Facing public pressure for more police accountability, the Palo Alto City Council agreed on Monday to empower the city's independent police auditor to investigate more incidents and to explore a new program that would shift some calls away from armed officers and toward mental health professionals.
In a wide-ranging discussion about the city's efforts to promote race and equity, the council generally agreed that it's time to expand the scope of OIR Group, the Los Angeles-based auditor that has been reviewing all police shootings, Taser deployments and citizen complaints since 2008. The auditor has also traditionally reviewed internal complaints made by officers against their colleagues, though the council decided in December to remove this duty from the auditor's scope, thus shielding these complaints from public disclosures.
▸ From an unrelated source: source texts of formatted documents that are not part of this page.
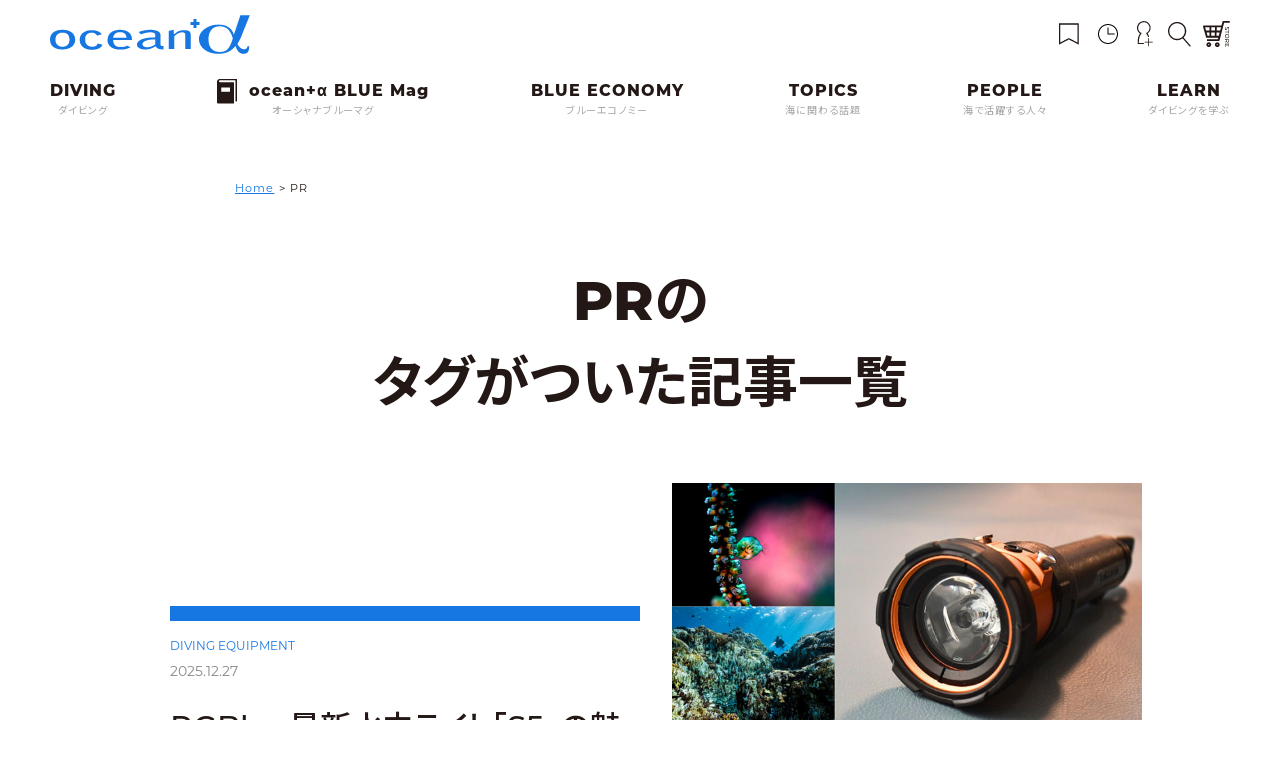

--- FILE ---
content_type: text/html; charset=utf-8
request_url: https://www.google.com/recaptcha/api2/aframe
body_size: 268
content:
<!DOCTYPE HTML><html><head><meta http-equiv="content-type" content="text/html; charset=UTF-8"></head><body><script nonce="OYVImzOcymppxQktSnc9ew">/** Anti-fraud and anti-abuse applications only. See google.com/recaptcha */ try{var clients={'sodar':'https://pagead2.googlesyndication.com/pagead/sodar?'};window.addEventListener("message",function(a){try{if(a.source===window.parent){var b=JSON.parse(a.data);var c=clients[b['id']];if(c){var d=document.createElement('img');d.src=c+b['params']+'&rc='+(localStorage.getItem("rc::a")?sessionStorage.getItem("rc::b"):"");window.document.body.appendChild(d);sessionStorage.setItem("rc::e",parseInt(sessionStorage.getItem("rc::e")||0)+1);localStorage.setItem("rc::h",'1768765499626');}}}catch(b){}});window.parent.postMessage("_grecaptcha_ready", "*");}catch(b){}</script></body></html>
The December action left Palo Alto as the only city that the OIR Group works with that explicitly excludes internal complaints from the scope, auditor Michael Gennaco told the council in September. The city made the change just as Gennaco was preparing to release a review of a 2014 incident in which a white police supervisor used a racial slur when talking to a Black officer.
The Monday vote does not restore the auditor's prior scope. Rather, it directs its Policy and Services Committee to consider returning to the auditor's oversight internal complaints related to harassment, discrimination or retaliation. It will be up to the committee to decide what the bar should be for triggering an auditor's review.
Vice Mayor Tom DuBois and Council member Lydia Kou supported going further and giving the auditor the power to oversee internal complaints that result in city investigations of uniformed officers. Others, including council members Eric Filseth and Alison Cormack, felt that this mandate is too broad. Cormack suggested limiting oversight to complaints that result in officer discipline.
The council has seen some pushback after its December decision. Numerous community activists, including Pat Burt and Greer Stone (both of whom were elected to the council on Nov. 3), have advocated for reversing the December action. Some speakers at Monday's meeting also urged the council to restore the auditor's power to review internal complaints. Winter Dellenbach, a Barron Park resident and police watchdog, encouraged the council to get internal police investigations "out of the dark cave of HR (human resources)" and back into the purview of the independent police auditor.
"It is completely inappropriate and he needs to have the oversight he has always had over internal complaints in the PAPD since 2008," Dellenbach said.
While the council did not reach a decision about internal complaints, members were more unified about expanding the scope of the auditor to include a wider range of incidents that involve the use of force. The council agreed that the auditor should look at all cases where an officer used a baton, a chemical agent, a Taser, a less-lethal projectile or a canine, as well as any cases that involve injuries that require treatment beyond "minor medical treatment in the field." The council also unanimously agreed to hold meetings with the police auditor twice a year.
The vote to expand the auditor's scope to include these incidents was one of more than a dozen actions that the council approved on Monday. Most of these pertain to actions that the Police Department and the council are already undertaking, including a bid to join Santa Clara County's Psychiatric Emergency Response Team (PERT), which partners a mental health professional with a police officer for certain responses.
The department has been trying for months to join the program, with little success so far. Police Chief Bob Jonsen couldn't give a timeline for when the city could be partnering with the county on such a program. The county is currently in the process of hiring clinicians, though the hiring process has proven to be "more a challenge than expected," City Manager Ed Shikada wrote in a report.
Even if that program is implemented, the clinician would only work with the department for part of the week, Jonsen said.
"In a perfect world, it would be 24 hours, seven days a week," Jonsen said. "But that's just a staffing model on both sides. I don't think we'll get there. "I think a more realistic model would be four times a week. And we'd program that for most intensive time, depending on the calls for service."
The lack of certainty about county resources has spurred the council to consider hiring someone locally to help police officers respond to medical calls. DuBois suggested that if the county doesn't assign a PERT professional to Palo Alto in the next six months, the city should pursue creating a program like CAHOOTS (Crisis Assistance Helping Out On the Streets), which is in place in Eugene, Oregon, and which directs calls pertaining to homelessness, mental health and substance use to unarmed civilians with expertise in mental health.
"I understand it's going to cost us money, but I'm a little worried that we're going to pass this tonight, feel good about it, and if nothing ever happens, the county never assigns somebody, it just kind of disappears," DuBois said of the PERT effort.
Shikada, however, cautioned against moving too fast on pursuing a local model for mental health treatment. The city, he noted, has no expertise in this area.
"I'd express some apprehension — and I think appropriate apprehension — about us taking on a profession that we're not in today, as it relates to behavioral health," Shikada said. "That is the primary reason why we'd really like to understand what we can accomplish with the county before we were to pursue an independent model."
The council also directed staff to expedite the rollout of the Police Department's new records management system; to resume annual data collection and analysis of police contact data; and to conduct a demographic assessment of the city's workforce as part of an effort to encourage equity and diversity.